Lake Washington School District avoids cuts

There will be no cuts to the Lake Washington School District (LWSD) 2010-11 budget, superintendent Dr. Chip Kimball announced Wednesday.


There will be no cuts to the Lake Washington School District (LWSD) 2010-11 budget, superintendent Dr. Chip Kimball announced Wednesday.

While the recently adopted final state budget includes cuts to K-12 education funding, LWSD analyzed the state-funding impact to its budget and determined cuts will not be needed of the 2010-11 school year, according to a LWSD press release.

The legislature’s approval of a local levy lift increase will allow the LWSD to collect enough money in local levy dollars to make up for those state cuts, according to LWSD communication director Kathryn Reith.

The district will not hold budget input meetings this spring because there will be no cuts — or additions for that matter — to the 2010-11 budget, Reith said.

The Lake Washington School District covers a number of schools in Sammamish, including Eastlake High School, Inglewood Junior High School, and six elementary schools in the northwest section of the Plateau.

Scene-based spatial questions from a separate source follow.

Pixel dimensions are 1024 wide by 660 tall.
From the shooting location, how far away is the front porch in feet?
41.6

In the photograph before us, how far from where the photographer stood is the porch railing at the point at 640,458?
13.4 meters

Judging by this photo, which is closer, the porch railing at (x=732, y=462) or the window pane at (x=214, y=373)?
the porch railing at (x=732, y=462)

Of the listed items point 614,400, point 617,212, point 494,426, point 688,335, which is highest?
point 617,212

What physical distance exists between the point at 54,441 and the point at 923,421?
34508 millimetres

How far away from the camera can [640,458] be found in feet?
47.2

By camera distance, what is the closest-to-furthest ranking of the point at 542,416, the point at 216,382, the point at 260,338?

Kimball said he was pleased with the budget news on a short-term level, but was concerned about future funding.

“We’ve gotten a reprieve,” said LWSD Superintendent Dr. Chip Kimball. “I’m relieved that cuts ended up being less than anticipated in the proposed budget packages. However, I’m concerned about the state’s increasing reliance on local taxpayers to pay for what the state should provide, and am concerned about the loss of federal stimulus dollars in another year.”

Total cuts to the LWSD budget amount to a $3.5 million reduction in state funding. The largest amount comes in the elimination of voter-approved I-728 student achievement funds. Three-quarters of those dollars were cut last year and the remaining $2.3 million were cut in this year’s state budget.

Another significant state cut comes by reducing fourth grade K-4 class size enhancement dollars, for a total of about $900,000. The last state-funded Professional Development day for teachers was also cut, which amounts to $455,000.

The state did increase district funding for some general costs, adding about $275,000 to the Lake Washington allocation for non-employee related costs such as utilities and fuel.

In addition, the state legislature passed a local levy package that enables the district to collect more revenue by protecting the base amount on which levy collection is calculated and increasing the percent of that base it can collect by four percent.

As a result, LWSD now has the state authority to collect 28.89 percent — rather than 24.89 — of a certain package of state and federal revenues through its Educational Programs and Operations (EP&O) levy. However in the February election, the voters approved that the district could collect 49.1 million in 2011, which amounts to 26.7 percent of the base amount, lower than the state’s newly approved allotment.

The district could collect the difference, but that would mean the district would have to fund another election, Reith said. The district does not anticipate going to voters to ask for an increase in levy authority for 2011 to allow it to collect the full 28.89 percent now allowed by law, Reith said.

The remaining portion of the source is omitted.